** DOCUMENT TEXT follows **

Ford’s GTE Pro class victory on its return to Le Mans in 2016, on the 50th anniversary of its maiden success, wasn’t the only example of history repeating itself that weekend. Two of its winning drivers, Joey Hand and Dirk Muller, had already formed a formidable duo at BMW. Their friendship makes Hand an unsurprising favourite team-mate pick for the German

It’s rare that a successful sportscar racing double act spans multiple manufacturers. Once strong foundations are built up, loyalty (and an accompanying pay bonus) typically keeps one or both drivers in the environment where they hit it big. Examples of both parties moving on to the same destination, then recapturing previous glories in entirely different surroundings without it being the result of a boardroom-level mandate (such as the one that triggered Timo Bernhard and Romain Dumas switching from Porsche to sister brand Audi for the 2010 Le Mans 24 Hours) are scarce.

But Dirk Muller and Joey Hand proved to be the exception to that rule when the former BMW colleagues, who together claimed the American Le Mans Series GT class title in 2011, were reunited at Ford and conquered the GTE Pro division at Le Mans 50 years on from the Blue Oval’s famous inaugural triumph. Fittingly, this one too came at the expense of Ferrari.

Both Muller, who started his career at Porsche and had a two-year spell at Ferrari (that yielded the 2007 FIA GT2 crown) between two stints at BMW, and Hand remain contracted to the Multimatic organisation that operated the Ford GT programme between 2016 and 2019. So, although the pair haven’t driven together in the past four years, they have now been colleagues on and off for well over a decade. Perhaps unsurprisingly therefore, Muller’s choice of Hand as his favourite team-mate isn’t motivated purely by their success.

** End of DOCUMENT TEXT **

**ACTIVITIES**.
1. List every racing driver named in the text about Dirk Muller and Joey Hand.
2. Carry on the text about Dirk Muller and Joey Hand, picking up right after its final sentence.

** MATERIAL PROVIDED follows **

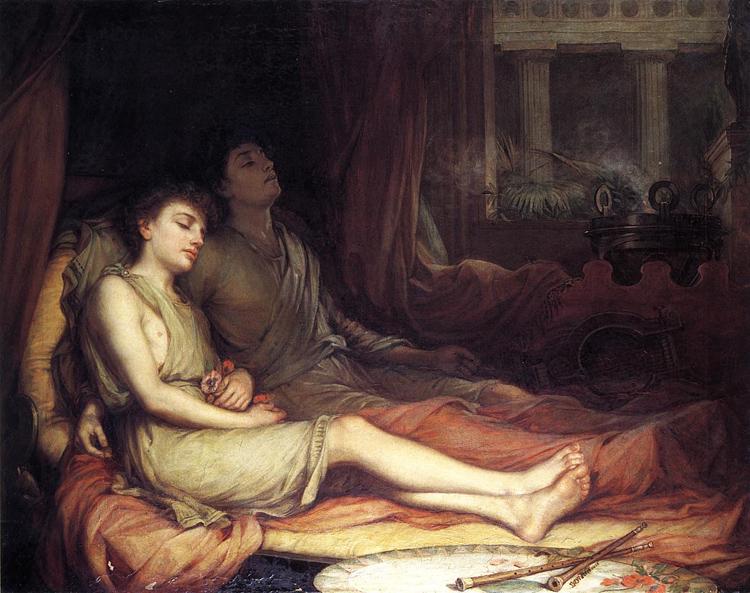 Sleep and his Half-Brother,John William Waterhouse,28x36cm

** End of MATERIAL PROVIDED **

**REPLIES**.
1. Joey Hand, Dirk Muller, Timo Bernhard, Romain Dumas

2.
“It’s probably something extremely unique – to call a team-mate a friend,” the 47-year-old explains. “In that kind of business, it’s [normally] like a working relationship. But Joey and myself - we are not 100% exactly driving the same way, but extremely close.

“What really I think suits both of us is that he knows, when he is doing set-up work, what I need and vice versa. We have the same kind of thinking. The sense of humour is the same, so it really fits well.”

Muller first encountered Hand in the 2009 ALMS upon rejoining BMW for its first entry into the series since 2001, when Muller had been part of the driver roster in the flame-spitting M3 GTR. The German shared a Rahal-run M3 E92 in the GT2 class with Tommy Milner, while Hand was paired up with Bill Auberlen in the sister entry.